Prolongamento da própria poesia de O’Neill, estas entrevistas são também um testemunho sobre o viver, como, em 1985, ilustrava na última entrevista recolhida: “A vida interessa-me, o que não me interessa é a vidinha. (...) Videirar, ou videirunha. O viveter francês, ou seja, ir vivendo.”

*J.R.R. "500 Palavras". O Setubalense: nº 731, 2021-11-10, p. 9.


quarta-feira, 3 de novembro de 2021

Histórias dos avós na memória



Em 7 de Dezembro de 1998, perante a Academia Sueca, José Saramago iniciava o seu discurso por uma evocação: “O homem mais sábio que conheci em toda a minha vida não sabia ler nem escrever. Às quatro da madrugada, quando a promessa de um novo dia ainda vinha em terras de França, levantava-se da enxerga e saía para o campo, levando ao pasto a meia dúzia de porcas de cuja fertilidade se alimentavam ele e a mulher. Viviam desta escassez os meus avós maternos. (...) Chamavam-se Jerónimo Melrinho e Josefa Caixinha esses avós, e eram analfabetos um e outro.”

A intenção de Saramago era falar sobre as personagens da sua ficção, inspiradas em pessoas que conheceu e que trabalhou literariamente. Nessa intervenção, que pode ser lida em Último caderno de Lanzarote (2018), Jerónimo e Josefa são apresentados: “bom carácter”, muito pragmáticos, sábios e... sonhadores - a avó, já viúva, confessou ao neto: “O mundo é tão bonito, e eu tenho tanta pena de morrer”; o avô, pressentindo a chegada da morte, “foi despedir-se das árvores do seu quintal, uma por uma, abraçando-se a elas e chorando porque sabia que não as tornaria a ver.” Pelos tempos, ficou ainda a sabedoria do avô, superior contador de histórias, alimento da imaginação do neto: “Naquela idade minha e naquele tempo de nós todos, nem será preciso dizer que eu imaginava que o meu avô Jerónimo era senhor de toda a ciência do mundo.”

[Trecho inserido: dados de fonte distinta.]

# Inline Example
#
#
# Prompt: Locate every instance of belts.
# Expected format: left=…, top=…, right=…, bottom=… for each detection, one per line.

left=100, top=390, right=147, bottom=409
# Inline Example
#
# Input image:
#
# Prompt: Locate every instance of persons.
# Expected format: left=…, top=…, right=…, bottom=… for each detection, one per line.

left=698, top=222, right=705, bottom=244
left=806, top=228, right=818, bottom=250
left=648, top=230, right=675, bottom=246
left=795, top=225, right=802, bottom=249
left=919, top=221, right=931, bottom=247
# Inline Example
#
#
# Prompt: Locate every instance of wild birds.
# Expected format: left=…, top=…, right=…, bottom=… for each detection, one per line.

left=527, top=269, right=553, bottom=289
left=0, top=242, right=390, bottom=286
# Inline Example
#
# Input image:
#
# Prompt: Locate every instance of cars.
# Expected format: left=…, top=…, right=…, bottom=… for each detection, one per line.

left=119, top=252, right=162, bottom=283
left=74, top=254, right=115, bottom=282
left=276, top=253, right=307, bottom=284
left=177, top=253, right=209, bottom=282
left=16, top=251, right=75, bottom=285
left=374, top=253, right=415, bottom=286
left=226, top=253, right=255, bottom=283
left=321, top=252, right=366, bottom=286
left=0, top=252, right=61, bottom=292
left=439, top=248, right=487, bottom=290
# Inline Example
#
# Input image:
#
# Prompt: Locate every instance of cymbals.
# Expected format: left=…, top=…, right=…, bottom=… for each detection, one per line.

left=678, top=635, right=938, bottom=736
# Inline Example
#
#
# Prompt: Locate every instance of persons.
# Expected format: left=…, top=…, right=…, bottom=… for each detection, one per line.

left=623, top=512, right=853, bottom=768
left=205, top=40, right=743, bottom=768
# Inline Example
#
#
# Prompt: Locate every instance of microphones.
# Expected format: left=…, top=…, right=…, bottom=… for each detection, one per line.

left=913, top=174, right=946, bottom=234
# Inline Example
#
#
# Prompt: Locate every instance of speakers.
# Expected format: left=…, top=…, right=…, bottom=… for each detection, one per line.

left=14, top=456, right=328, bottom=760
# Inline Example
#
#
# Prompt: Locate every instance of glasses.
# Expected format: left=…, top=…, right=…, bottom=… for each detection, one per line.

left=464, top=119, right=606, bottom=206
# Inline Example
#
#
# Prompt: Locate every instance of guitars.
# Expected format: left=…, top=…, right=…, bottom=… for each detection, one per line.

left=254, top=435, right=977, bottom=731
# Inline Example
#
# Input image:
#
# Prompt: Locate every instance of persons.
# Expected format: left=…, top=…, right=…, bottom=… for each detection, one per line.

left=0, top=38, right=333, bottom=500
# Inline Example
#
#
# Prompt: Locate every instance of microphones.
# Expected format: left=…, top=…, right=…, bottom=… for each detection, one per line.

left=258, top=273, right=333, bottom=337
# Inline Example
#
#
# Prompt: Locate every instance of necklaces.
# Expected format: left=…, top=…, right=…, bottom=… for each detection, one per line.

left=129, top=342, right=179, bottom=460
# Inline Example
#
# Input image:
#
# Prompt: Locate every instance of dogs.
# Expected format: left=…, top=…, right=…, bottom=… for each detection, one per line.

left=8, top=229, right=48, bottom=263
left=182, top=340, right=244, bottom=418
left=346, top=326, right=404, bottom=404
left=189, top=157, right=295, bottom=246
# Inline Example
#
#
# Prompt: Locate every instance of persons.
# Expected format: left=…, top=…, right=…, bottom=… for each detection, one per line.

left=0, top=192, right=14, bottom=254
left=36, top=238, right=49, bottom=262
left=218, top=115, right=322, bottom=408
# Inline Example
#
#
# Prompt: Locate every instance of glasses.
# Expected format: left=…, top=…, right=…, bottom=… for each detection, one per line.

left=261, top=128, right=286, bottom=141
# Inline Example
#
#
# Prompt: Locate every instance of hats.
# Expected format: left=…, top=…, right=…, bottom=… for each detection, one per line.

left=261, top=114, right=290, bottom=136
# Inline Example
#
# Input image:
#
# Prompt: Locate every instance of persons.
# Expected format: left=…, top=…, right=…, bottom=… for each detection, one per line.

Igual fascínio pelos avós traz José Tolentino Mendonça no seu mais recente livro de poesia, Introdução à pintura rupestre (2021), peregrinação à infância por onde passam os avós e uma poderosa lembrança da avó num texto final, retomado de outro publicado em 2014: “A minha avó analfabeta (...) foi o meu bosque, a minha viagem, o meu livro. E também um primordial amor.” Já noutra obra, O que é amar um país - O poder da esperança (2020), o poeta madeirense reconhecia: “Quando tomei posse como arquivista e bibliotecário da Santa Sé, uma das referências que quis evocar foi a da minha avó materna, que era uma mulher analfabeta, mas que foi para mim a primeira biblioteca. Em criança, eu pensava que as histórias que contava, ou as cantilenas com que entretinha os netos, eram coisas de circunstância, inventadas por ela. Depois descobri que faziam parte do romanceiro oral da tradição portuguesa. E que afinal aquela avó analfabeta estava, sem que nós o soubéssemos, e provavelmente sem que ela própria o soubesse, a mediar o nosso primeiro encontro com os tesouros da cultura.”

As imagens que dos avós se conservam são habitualmente felizes e nem sempre fáceis de fazer passar. Rita Ferro sentiu-o quando pensou escrever a biografia do avô, António Ferro, figura pública. Depois de várias tentativas e de confrontos com opiniões sobre o seu avô, decidiu adiar o projecto, como refere no diário Veneza pode esperar (2014): “Penoso, pois, um trabalho sobre o meu avô de uma perspectiva consanguínea, particular e desalinhada. (...) Tenho uma ideia íntima de António Ferro, precisa como um retrato e pessoal como uma moldura. É essa e não outra que um dia gostaria de escrever.”

A imagem dos avós é algo de grandioso, alimentada graças às histórias transmitidas, ao saber, ao carácter e a uma visão positiva da vida.  Daí que a personagem de António Canteiro, no romance Vamos então falar de árvores (2020), diga: “Nós, os netos, somos feitos a partir da massa de tender dos avós, a partir das histórias que nos contam e ficam na memória para sempre.”

* J.R.R. O Setubalense: nº 726, 2021-11-03, p. 9.